Mountains in Hawaii, United States

The West Maui Mountains, West Maui Volcano, or Mauna Kahālāwai (which means "holding house of water") are the remnants of an eroded shield volcano that constitutes the western quarter of Maui. Approximately 1.7 million years old, the volcano's last eruption was approximately 320,000 years ago. Thanks to hundreds of inches of rainfall annually the mountains have undergone substantial stream erosion. The ʻĪao Valley, and its ʻĪao Needle are popular attractions within the mountains and are accessible from Wailuku.

The three districts (moku) of West Maui are Lahaina, Kāʻanapali, and Wailuku. Wailuku is also known as "Pūʻalikomohana" ("west isthmus"), or "Nā Wai ʻEhā" ("the four waters"). The port of Lahaina lies on the southwestern slope.

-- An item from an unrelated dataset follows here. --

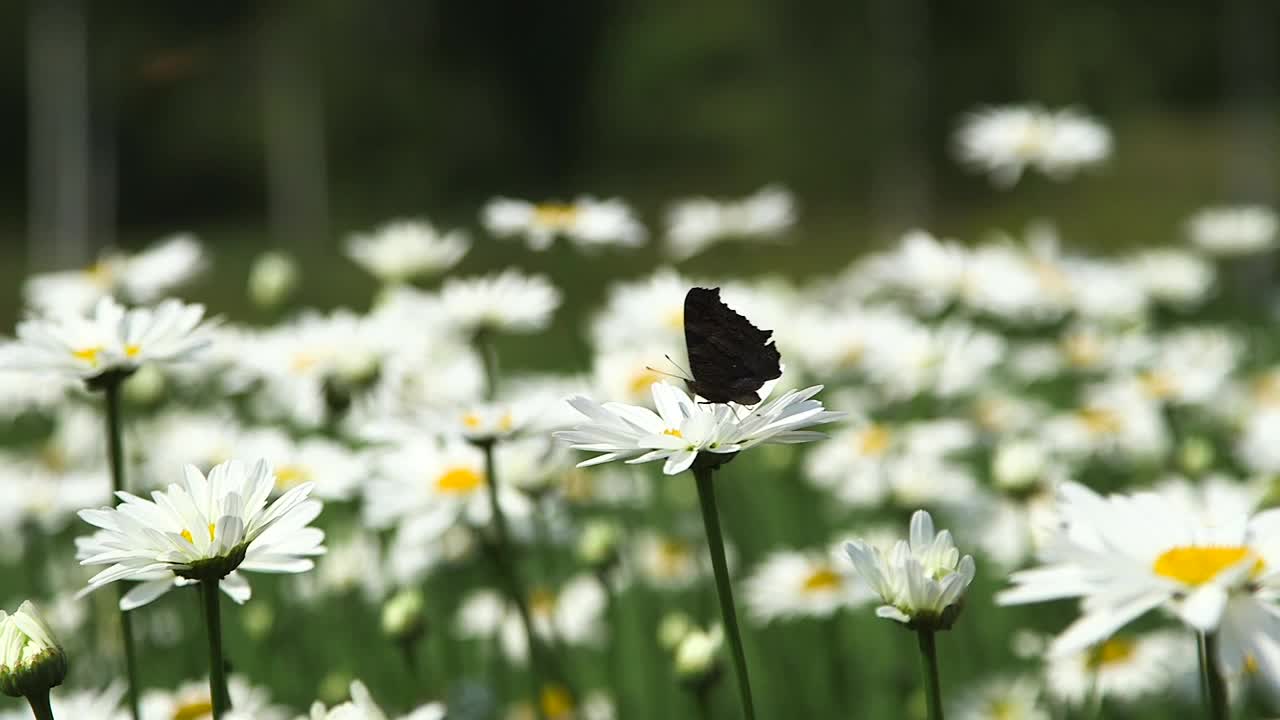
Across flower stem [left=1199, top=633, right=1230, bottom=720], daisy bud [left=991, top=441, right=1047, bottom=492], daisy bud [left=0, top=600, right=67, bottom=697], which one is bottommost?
flower stem [left=1199, top=633, right=1230, bottom=720]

The summit peak at 5788 ft elevation is called "Puʻu Kukui," which translates to "candlenut hill".

== Geological history ==
The West Maui Mountains were formed through at least three series of major volcanic eruptions during its shield building period. Rocks from the latest major shield-building eruptions are called the Honolua volcanic series, which are roughly 500,000 years old. However, there were several rejuvenated stage eruptions more recently, the last dating to roughly 320,000 years ago.

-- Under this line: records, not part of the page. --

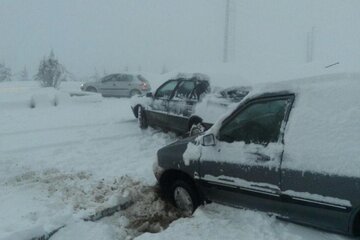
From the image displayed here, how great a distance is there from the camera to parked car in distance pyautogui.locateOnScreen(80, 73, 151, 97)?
24.9 m

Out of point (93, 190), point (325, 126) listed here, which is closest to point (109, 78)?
point (93, 190)

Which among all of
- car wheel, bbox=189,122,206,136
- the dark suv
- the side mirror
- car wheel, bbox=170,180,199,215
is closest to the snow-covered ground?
car wheel, bbox=170,180,199,215

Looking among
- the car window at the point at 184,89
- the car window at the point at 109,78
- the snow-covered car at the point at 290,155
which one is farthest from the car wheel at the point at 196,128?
the car window at the point at 109,78

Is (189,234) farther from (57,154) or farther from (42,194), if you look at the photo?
(57,154)

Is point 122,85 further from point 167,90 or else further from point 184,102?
point 184,102

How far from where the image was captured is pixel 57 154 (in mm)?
9508

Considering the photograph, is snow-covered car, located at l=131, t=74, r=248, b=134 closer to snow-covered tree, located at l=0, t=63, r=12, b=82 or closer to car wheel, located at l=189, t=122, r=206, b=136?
car wheel, located at l=189, t=122, r=206, b=136

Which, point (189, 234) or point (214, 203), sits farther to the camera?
point (214, 203)

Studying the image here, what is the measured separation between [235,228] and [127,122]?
9210 millimetres

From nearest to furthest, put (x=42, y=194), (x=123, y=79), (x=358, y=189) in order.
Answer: (x=358, y=189)
(x=42, y=194)
(x=123, y=79)

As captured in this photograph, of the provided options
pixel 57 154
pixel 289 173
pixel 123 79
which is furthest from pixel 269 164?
pixel 123 79

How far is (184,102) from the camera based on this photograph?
34.3ft

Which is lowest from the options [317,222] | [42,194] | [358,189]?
[42,194]

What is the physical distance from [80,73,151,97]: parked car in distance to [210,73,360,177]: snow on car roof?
2044 cm
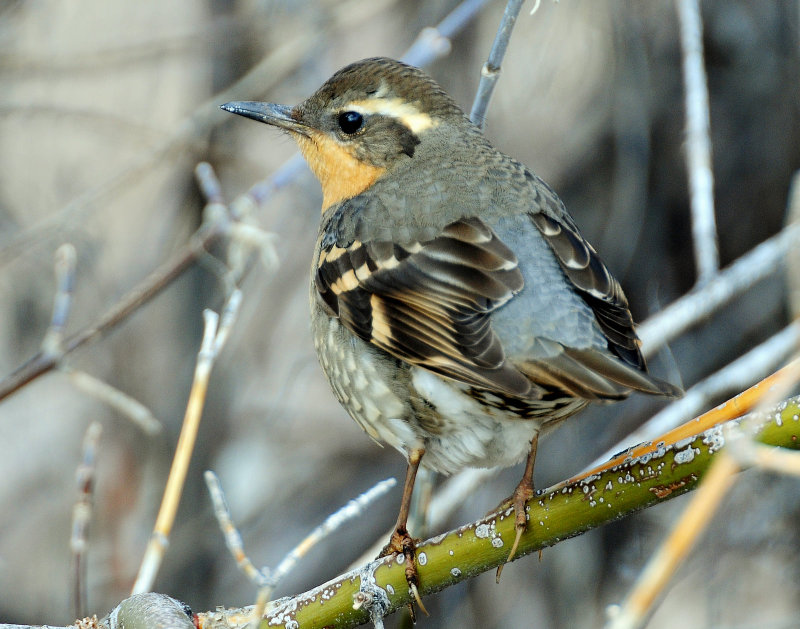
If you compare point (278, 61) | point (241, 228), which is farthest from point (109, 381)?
point (241, 228)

== Puʻu Kukui Watershed Preserve ==
The Puʻu Kukui Preserve is the largest private nature preserve in the State of Hawaii, dedicated to protecting the watershed lands of the West Maui Mountains. Established in 1988, the 8661 acre preserve has been managed since 1994 by Maui Land & Pineapple Company in participation with The Nature Conservancy and the State Natural Area Partnership.